«Pandemia fez ultrapassar várias barreiras de experimentação»
Apesar do impacto negativo na saúde e economia, a Covid-19 veio acelerar a adopção de comportamentos digitais por parte de muitos consumidores que, de outra forma, seria difícil de se concretizar.
Na 14.ª Conferência Marketeer, António Casanova, CEO da Unilever, refere que assistimos a uma fase de e-Everything, ou seja, um cenário em que a penetração do digital ganhou uma (ainda) maior preponderância. «Hoje, anda tudo à volta do digital. As entregas aumentaram substancialmente, chegando a novos grupos cuja penetração seria muito difícil sem este contexto. Ultrapassaram-se várias barreiras de experimentação e este é um mercado que ficará connosco durante muito tempo», afirma.
Outro dos impactos da pandemia foi o aumento considerável do consumo de produtos para o lar, uma vez que consumidor foi obrigado a basear a sua vida na casa e na família. «Temos uma vida familiar muito mais centrada que há seis meses. Há uma tendência enorme para uma vida limpa, no que respeita à higiene e limpeza, que se traduz num mercado de 10 milhões de euros que não existia há seis meses», destaca.
Este fenómeno deve-se ao clima de medo junto da população, que se reflecte no aumento da compra de produtos específicos. No entanto, António Casanova afirma que há segmentos de produto recentes que não irão durar mais do que um ano, como o das máscaras ou luvas de protecção.

**LINHAS FORNECIDAS**:
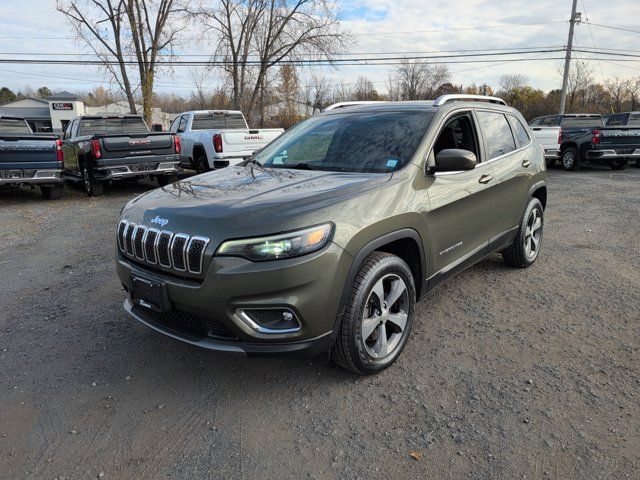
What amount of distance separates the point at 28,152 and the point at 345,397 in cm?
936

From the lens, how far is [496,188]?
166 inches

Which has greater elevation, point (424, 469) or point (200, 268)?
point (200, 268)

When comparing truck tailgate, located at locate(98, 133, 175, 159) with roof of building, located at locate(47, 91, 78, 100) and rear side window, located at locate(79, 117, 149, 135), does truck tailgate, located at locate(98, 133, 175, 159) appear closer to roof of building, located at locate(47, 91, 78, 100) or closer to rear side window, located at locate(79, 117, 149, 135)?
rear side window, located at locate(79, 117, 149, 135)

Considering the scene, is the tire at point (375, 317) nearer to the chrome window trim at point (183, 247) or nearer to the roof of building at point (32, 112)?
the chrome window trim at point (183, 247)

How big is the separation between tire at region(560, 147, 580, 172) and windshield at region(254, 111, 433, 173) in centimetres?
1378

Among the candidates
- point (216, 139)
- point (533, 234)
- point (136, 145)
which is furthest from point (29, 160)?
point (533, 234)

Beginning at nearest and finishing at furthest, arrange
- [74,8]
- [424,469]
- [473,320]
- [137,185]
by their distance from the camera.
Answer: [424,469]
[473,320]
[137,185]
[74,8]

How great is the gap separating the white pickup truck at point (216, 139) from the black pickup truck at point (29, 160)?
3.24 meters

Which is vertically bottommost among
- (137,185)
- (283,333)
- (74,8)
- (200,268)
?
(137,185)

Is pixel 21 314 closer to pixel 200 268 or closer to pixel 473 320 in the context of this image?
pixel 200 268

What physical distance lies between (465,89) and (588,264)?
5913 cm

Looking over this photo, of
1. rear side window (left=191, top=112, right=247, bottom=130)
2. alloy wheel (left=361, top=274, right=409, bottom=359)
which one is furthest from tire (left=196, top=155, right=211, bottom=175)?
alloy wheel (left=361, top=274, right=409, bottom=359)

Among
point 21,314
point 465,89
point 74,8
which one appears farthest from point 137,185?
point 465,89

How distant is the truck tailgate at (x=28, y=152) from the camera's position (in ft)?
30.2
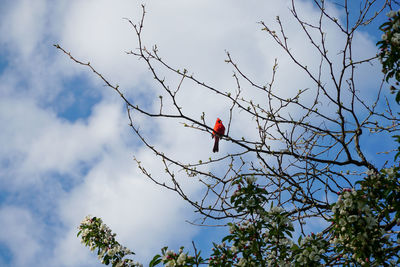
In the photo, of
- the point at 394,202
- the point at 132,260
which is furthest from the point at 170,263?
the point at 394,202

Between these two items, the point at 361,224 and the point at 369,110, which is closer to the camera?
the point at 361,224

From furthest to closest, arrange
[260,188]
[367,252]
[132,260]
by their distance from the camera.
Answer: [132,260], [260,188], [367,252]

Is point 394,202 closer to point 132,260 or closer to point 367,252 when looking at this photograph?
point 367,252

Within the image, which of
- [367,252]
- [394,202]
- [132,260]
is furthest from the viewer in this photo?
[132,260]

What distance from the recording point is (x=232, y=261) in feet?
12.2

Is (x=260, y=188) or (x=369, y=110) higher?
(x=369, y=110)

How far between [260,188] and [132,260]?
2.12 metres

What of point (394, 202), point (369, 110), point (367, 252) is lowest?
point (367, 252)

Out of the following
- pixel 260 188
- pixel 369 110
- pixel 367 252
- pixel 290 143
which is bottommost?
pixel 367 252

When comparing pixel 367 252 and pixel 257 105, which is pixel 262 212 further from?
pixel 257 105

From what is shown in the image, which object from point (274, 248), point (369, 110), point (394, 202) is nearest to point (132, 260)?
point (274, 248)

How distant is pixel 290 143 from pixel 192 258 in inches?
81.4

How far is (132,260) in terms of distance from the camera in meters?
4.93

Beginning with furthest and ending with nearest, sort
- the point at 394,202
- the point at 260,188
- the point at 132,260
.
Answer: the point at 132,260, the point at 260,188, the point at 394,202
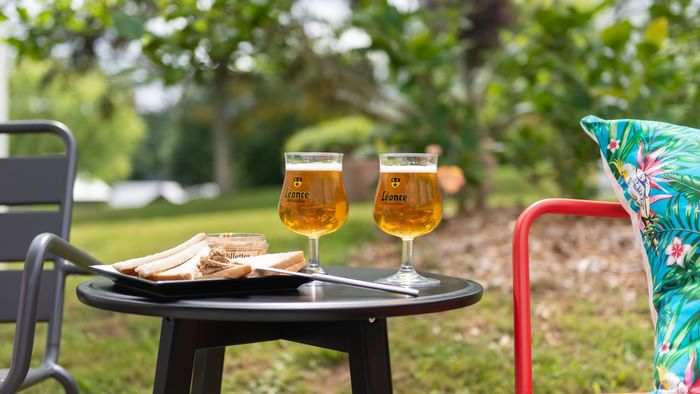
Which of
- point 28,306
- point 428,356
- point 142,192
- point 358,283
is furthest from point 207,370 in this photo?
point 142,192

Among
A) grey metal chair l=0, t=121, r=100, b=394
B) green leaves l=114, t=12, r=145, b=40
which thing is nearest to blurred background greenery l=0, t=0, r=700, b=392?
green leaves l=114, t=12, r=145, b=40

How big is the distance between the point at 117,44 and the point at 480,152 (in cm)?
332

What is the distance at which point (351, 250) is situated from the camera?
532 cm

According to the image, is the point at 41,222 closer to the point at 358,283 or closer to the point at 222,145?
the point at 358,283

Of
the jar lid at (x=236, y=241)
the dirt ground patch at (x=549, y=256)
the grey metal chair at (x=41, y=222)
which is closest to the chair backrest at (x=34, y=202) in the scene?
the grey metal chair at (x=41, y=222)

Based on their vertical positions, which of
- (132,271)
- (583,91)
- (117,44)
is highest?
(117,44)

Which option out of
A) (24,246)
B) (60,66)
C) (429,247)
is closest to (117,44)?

**DETALHES DO EXERCÍCIO**:
Continue o texto sobre o efeito da pandemia no consumo a partir da última frase apresentada.

**RESPOSTA ESCRITA**:
António Casanova prevê ainda, com base neste incremento do mercado do consumo em casa, que o mercado fora de casa não deverá recuperar nos próximos dois ou três anos.
Outra das tendências que se acentuou e deverá permanecer é uma maior preocupação sustentável por parte das marcas. «Mesmo nos países mais afectados pela pandemia e em situações mais críticas, as marcas que seguiram o seu posicionamento e o seu propósito continuaram a vender bastante. Esta é uma lógica muito importante para várias indústrias, especialmente para o grande consumo, e não irá desaparecer», assegura.
Os desafios da recessão
António Casanova afirma que o segundo trimestre deste ano terá tido uma dimensão económica só conhecida em Portugal nos anos 90. «Estes últimos três meses provocaram uma recessão da economia equivalente aos últimos 20 anos de desenvolvimento. O que se espera é que tenhamos uma recessão massiva que fará as últimas parecerem “brincadeiras de crianças”», antevê o CEO da Unilever.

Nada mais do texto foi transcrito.